Why is CLIPFORMAT defined to be a WORD rather than a UINT?


Commenter Ivo wants to know if the Register­Clipboard­Format function returns a UINT, why is the CLIP­FORMAT data type defined to be a WORD? Since a WORD is smaller than a UINT, you have to stick in a cast every time you assign the result of Register­Clipboard­Format to a CLIP­FORMAT.

Rewind to 16-bit Windows. Back in those days, a UINT and a WORD were the same size, namely, 16 bits. As a result, people got lazy about the distinction. Six of one, a half dozen of the other. (People are lazy about this sort of distinction even today, assuming for example that UINT and DWORD are the same size, and in turn forcing UINT to remain a 32-bit integer type even on 64-bit Windows.) The Register­Clipboard­Format function came first, and when the OLE folks wanted to define a friendly name for the data type to hold a clipboard format, they said, "Well, a clipboard format is a 16-bit integer, so let me use a 16-bit integer." A WORD is a 16-bit integer, so there you go.

This mismatch had no effect in 16-bit code, but once Win32 showed up, you had a problem since 32-bit Windows expanded the UINT type to 32 bits. Not only does keeping a CLIP­FORMAT in a WORD create the need for all this casting, it also leaves two bytes of padding in the FORMAT­ETC structure. Strike two.

Yeah, basically, it sucks.

Comments (22)
  1. BOFH says:

    Post facto snarky comment:

    "It" being Microsoft.

    I can't believe you forgot to pre-empt that…

  2. James Curran says:

    So, which was the "real" problem?  Should Register­Clipboard­Format  have been defined as returning a WORD, or should have CLIP­FORMAT been defined as a UINT? I'd lean towards the former (Do we really need more than 65000 clipboard formats?  Will Klingon be one of them?)

    And what would be the downside of… well.. fixing it.  I'm assuming Register­Clipboard­Format really is now returning 32 bits, even if only 16 of them are significant, so we'd have to change CLIP­FORMAT to a UINT — other than forcing people to remove a bunch of casts they didn't want to write in the frist place, what's the problem?

  3. barbie says:

    @James Curran: I would say the "fault" lies with the one not respecting the initial contract (aka first one's right). Here, the OLE folks did not respect the format returned from RegisterClipboardFormat.

    And it's not that easy to fix in after the fact. CLIPFORMAT is 2 bytes. Changing it would break any interface that uses the type.

  4. Ivo says:

    I think the solution is to have RegisterClipboardFormat, EnumClipboardFormats, etc return CLIPFORMAT (regardless of the number of bits). The Windows API is usually better at type safety. Like for example GlobalAddAtom returns ATOM and not WORD.

    [Well, for one thing that would be a layering violation. (Lower-level interface dependent on a type defined by a higher-level interface.) And for another thing, changing the return type of a function is a breaking change, so you have to worry about the compatibility consequences. For example, old code which calls the revised Register­Clipboard­Format function will now receive garbage in the upper 16 bits. -Raymond]
  5. Adam Rosenfield says:

    I could envisage a situation where a computer needed more than 65k clipboard formats.  Imagine, if you will, a poorly-designed piece of software that registers a dozen or so different clipboard formats for its purposes.  Suppose further that to avoid potential compatibility issues, it uses different clipboard format names in each version of it (say, because V2 added a new field to the binary clipboard format or something, so you don't want it to crash if users copy and paste between V1 and V2 in either direction).

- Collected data

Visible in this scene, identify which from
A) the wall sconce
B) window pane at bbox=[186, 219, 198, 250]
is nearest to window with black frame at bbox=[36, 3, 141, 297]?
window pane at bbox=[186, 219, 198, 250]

- EXERCISE INSTRUCTIONS
a. Summarize the post on CLIPFORMAT in two sentences.
b. In the post on CLIPFORMAT, what does Raymond's reply to Ivo say old code calling a revised RegisterClipboardFormat would receive?
The entries are not needed for anything here.

- THE RESULTS
a. CLIPFORMAT was defined as a WORD because in 16-bit Windows a UINT and a WORD were both 16 bits, so the OLE designers chose a 16-bit integer to hold a clipboard format. Once 32-bit Windows expanded UINT to 32 bits, the mismatch made a cast necessary every time the result of RegisterClipboardFormat was assigned to a CLIPFORMAT, and it left two bytes of padding in the FORMATETC structure.

b. Garbage in the upper 16 bits.